Wir saßen ruhig nebeneinander. Ich legte meinen Kopf auf Seine Schultern und schmiegte mich an Seine Seite. Schon früher hatte ich mir gewünscht, die Zeit mit Ihm verlängern zu können. Doch dieser Wunsch schien mir nun lächerlich klein, in Anbetracht dessen, was auf Ihn zukommen würde. Er hatte es mir prophezeit, es würde mehr weh tun, wenn ich nicht loslassen würde. Und ich spürte, dass etwas in mir der Situation standhielt. Doch der andere Teil, war auch noch da. Ich wollte diesem nicht zu viel Raum geben und flüsterte: «Ich will nicht, dass du gehst.» «Ich weiß.», antwortete Jeschu leise und legte dabei Seinen Arm um mich. Ich spürte, wie meine Tränen Seinen Umhang feucht werden ließen. Wir saßen lange wortlos nebeneinander. Beide in ihren eigenen Gedanken versunken. Es gab keine Worte mehr.
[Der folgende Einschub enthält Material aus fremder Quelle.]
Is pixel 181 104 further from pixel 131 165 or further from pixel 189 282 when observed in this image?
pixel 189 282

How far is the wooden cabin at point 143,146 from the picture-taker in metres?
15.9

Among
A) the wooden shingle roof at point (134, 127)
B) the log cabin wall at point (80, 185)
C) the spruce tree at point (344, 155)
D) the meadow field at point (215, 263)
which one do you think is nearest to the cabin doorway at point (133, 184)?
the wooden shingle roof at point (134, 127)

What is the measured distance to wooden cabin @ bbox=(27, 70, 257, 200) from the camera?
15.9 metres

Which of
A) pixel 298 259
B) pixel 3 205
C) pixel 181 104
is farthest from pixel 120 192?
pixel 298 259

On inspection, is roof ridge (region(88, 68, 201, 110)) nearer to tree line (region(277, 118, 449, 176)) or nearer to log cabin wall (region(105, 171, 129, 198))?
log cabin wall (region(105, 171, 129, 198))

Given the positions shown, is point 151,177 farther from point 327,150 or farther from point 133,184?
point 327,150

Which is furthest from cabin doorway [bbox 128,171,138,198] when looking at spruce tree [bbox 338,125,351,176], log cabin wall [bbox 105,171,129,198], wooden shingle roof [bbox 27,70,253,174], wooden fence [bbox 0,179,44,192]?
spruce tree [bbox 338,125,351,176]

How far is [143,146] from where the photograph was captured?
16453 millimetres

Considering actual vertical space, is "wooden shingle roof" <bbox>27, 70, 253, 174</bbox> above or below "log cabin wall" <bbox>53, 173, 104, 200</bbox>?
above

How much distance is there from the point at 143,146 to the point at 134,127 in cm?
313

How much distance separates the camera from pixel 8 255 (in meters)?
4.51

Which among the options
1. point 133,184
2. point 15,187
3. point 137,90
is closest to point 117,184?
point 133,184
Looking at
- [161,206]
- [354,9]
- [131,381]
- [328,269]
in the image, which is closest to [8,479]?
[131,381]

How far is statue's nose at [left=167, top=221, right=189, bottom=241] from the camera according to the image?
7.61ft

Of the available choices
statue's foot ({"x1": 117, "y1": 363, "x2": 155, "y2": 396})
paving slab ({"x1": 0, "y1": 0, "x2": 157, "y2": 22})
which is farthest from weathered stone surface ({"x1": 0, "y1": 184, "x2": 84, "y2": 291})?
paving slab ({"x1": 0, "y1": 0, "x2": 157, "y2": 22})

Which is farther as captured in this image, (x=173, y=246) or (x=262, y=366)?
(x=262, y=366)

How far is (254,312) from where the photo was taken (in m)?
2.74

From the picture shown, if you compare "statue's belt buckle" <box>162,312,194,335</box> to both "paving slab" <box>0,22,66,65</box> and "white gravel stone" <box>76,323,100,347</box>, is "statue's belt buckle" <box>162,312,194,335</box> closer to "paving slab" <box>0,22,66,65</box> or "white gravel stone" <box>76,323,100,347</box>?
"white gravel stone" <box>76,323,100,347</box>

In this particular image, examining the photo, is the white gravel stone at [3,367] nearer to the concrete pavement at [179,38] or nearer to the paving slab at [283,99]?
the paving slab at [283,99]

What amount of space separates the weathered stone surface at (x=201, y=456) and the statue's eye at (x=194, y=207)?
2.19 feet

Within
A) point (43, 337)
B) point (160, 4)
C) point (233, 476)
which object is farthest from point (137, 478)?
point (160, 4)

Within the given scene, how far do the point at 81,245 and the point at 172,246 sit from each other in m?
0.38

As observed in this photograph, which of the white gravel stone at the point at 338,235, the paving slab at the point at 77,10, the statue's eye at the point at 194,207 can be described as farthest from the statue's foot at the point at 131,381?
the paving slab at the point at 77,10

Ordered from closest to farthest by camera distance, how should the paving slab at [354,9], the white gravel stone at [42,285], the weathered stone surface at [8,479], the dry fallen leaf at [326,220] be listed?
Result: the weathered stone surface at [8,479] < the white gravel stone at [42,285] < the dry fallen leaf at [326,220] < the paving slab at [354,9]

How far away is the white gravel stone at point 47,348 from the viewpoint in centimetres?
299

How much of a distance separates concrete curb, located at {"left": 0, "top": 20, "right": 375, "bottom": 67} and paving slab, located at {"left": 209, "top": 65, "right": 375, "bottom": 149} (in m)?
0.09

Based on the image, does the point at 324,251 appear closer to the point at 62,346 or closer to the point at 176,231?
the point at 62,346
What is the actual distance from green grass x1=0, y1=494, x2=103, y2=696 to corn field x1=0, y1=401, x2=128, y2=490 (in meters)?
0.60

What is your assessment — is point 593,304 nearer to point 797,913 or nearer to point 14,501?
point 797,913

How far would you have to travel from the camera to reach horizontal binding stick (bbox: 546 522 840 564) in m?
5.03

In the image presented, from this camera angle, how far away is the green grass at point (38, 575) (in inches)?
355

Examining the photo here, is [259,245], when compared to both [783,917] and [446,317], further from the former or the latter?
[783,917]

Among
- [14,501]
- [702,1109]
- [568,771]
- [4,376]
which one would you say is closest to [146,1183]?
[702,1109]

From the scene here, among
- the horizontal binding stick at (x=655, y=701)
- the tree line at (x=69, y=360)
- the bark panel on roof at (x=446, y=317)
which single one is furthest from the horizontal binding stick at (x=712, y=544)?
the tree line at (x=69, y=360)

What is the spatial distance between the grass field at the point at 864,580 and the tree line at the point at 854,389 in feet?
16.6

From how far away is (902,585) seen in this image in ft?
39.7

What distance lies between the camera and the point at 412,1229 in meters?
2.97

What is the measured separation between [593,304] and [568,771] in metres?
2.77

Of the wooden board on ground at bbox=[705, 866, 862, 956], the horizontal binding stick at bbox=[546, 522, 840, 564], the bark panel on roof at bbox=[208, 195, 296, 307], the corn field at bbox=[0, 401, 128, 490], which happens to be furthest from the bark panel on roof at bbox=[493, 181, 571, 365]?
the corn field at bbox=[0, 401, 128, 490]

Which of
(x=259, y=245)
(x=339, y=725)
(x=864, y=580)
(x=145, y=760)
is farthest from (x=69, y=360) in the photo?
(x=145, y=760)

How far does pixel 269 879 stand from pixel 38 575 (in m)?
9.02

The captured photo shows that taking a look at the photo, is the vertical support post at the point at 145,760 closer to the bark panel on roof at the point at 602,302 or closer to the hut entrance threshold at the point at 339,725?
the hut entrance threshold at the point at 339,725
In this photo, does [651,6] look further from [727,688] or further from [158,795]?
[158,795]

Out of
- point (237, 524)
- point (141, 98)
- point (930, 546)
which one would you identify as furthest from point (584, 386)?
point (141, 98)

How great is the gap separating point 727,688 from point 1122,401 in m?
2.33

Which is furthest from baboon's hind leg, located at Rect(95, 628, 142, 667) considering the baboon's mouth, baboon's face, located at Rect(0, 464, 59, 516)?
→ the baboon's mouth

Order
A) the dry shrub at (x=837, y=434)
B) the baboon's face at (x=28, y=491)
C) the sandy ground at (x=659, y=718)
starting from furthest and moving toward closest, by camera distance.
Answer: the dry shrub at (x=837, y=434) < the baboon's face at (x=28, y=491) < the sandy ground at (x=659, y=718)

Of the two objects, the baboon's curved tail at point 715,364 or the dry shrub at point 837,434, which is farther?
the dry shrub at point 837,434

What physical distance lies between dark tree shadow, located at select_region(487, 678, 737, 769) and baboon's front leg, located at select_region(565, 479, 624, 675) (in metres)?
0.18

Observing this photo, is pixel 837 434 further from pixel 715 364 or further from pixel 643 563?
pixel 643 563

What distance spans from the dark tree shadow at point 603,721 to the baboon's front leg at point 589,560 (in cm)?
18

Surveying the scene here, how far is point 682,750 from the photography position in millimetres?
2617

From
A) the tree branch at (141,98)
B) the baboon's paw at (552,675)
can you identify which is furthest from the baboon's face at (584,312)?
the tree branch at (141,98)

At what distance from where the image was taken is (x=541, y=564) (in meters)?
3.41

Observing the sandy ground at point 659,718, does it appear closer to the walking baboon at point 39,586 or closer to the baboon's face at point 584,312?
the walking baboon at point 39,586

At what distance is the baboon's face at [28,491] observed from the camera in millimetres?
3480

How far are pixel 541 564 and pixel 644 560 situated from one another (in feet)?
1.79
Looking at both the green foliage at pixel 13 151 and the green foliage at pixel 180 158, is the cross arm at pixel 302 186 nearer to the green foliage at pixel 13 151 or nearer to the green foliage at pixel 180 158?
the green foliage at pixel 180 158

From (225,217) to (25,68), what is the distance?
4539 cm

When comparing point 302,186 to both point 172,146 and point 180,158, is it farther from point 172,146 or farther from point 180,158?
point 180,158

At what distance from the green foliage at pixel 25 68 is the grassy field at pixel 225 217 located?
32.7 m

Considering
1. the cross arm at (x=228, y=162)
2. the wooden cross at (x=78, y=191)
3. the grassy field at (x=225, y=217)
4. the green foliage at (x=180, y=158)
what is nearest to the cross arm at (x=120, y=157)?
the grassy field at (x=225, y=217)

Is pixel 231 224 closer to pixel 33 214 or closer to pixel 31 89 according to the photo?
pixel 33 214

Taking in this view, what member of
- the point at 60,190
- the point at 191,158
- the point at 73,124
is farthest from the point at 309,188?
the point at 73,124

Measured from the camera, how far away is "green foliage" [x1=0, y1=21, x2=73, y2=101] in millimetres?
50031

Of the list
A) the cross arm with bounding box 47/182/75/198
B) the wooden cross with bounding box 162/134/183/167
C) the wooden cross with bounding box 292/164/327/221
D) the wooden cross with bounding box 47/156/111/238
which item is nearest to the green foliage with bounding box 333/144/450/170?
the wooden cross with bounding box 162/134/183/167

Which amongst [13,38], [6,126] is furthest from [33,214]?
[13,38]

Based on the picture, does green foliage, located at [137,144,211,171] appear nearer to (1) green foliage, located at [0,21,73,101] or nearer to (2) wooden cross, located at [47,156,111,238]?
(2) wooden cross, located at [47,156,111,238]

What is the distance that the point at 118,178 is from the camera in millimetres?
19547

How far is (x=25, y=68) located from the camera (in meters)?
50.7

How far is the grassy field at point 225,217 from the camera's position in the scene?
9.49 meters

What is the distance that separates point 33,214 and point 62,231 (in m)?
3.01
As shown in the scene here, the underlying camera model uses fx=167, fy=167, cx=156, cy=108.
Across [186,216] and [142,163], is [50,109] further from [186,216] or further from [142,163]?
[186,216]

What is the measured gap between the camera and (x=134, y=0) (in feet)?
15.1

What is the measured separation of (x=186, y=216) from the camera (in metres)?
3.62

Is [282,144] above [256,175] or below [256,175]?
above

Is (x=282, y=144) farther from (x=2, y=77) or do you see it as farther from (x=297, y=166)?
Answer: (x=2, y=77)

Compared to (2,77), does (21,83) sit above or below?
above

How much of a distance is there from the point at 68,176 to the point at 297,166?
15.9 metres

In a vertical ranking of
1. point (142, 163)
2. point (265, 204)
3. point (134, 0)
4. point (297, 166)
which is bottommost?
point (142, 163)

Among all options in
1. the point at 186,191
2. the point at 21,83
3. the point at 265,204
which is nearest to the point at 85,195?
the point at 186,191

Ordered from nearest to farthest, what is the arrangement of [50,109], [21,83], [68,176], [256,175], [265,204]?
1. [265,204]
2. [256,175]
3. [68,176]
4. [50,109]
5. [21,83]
Nach einer Weile rückten wir ein Stück auseinander, um uns mit dem Vater verbinden und beten zu können.
«Ich erinnerte mich gut an jene Tage, die wir, kurz bevor wir nach Jerusalem gingen, in Nazareth verbracht hatten. Es waren die Tage, die alles verändert hatten, in denen das Glück, das Aufgehoben- und das Geborgensein überschattet wurden von der Schwere; eine Schwere, die nicht wieder gehen würde.»